Data Access
Social media research is powered by data, but understanding which data is available and how to access it can be a challenging task for researchers. Our Data Access Resource simplifies this process by outlining the types of data offered by each platform, their vetting procedures, and how these connect to the data access obligations under the Digital Services Act.
ELIGIBILITY
Find out who can apply for access to platform’s data and under what conditions.
ACCESS MODALITIES
See the different ways data can be accessed, from APIs to secure environments.
vetting process
Understand the steps and requirements for getting your research application approved.
Data
See the range of data available, from user and content data to engagement metrics and metadata.
Understanding who is eligible to request access to the platform’s data, and the conditions they must meet, is key before getting started. What are the requirements researchers should keep in mind?
Since 2023, when DRI began tracking how social media platforms provide data access to researchers, the landscape has shifted significantly.
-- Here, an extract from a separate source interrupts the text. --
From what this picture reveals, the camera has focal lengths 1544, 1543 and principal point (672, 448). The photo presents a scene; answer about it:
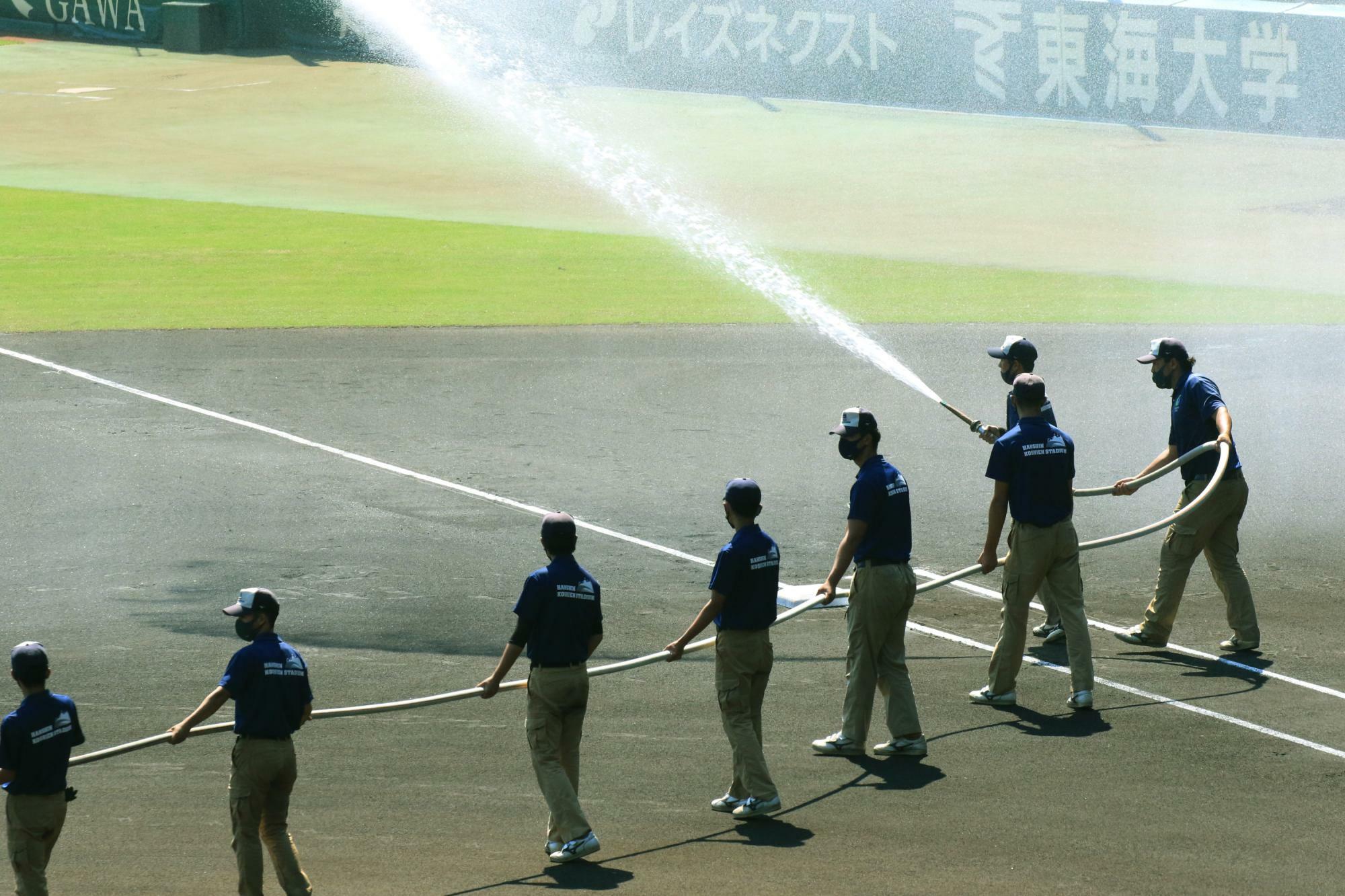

Some platforms have introduced or revised tools to comply with Article 40 of the DSA (often limiting access to EU researchers) while others have expanded access for global research communities.
This overview summarizes the available research data access tools across five VLOPs and three non-VLOPs, along with key eligibility criteria. It includes not only programmes designed to meet Article 40(12) of the DSA, but also any initiative that enables researchers to retrieve platform data for research purposes.
Most of the Data Access Programmes analysed ask researchers to undergo a vetting process to gain access to data. The complexity and eligibility criteria of these processes vary.
🔴 TikTok’s VCE and API and LinkedIn’s Beta Researcher Access Program fully follow Article 40(12) of the DSA. They only allow research that helps detect or understand systemic risks in the EU. Because of this, these programs are not relevant for researchers based outside the EU.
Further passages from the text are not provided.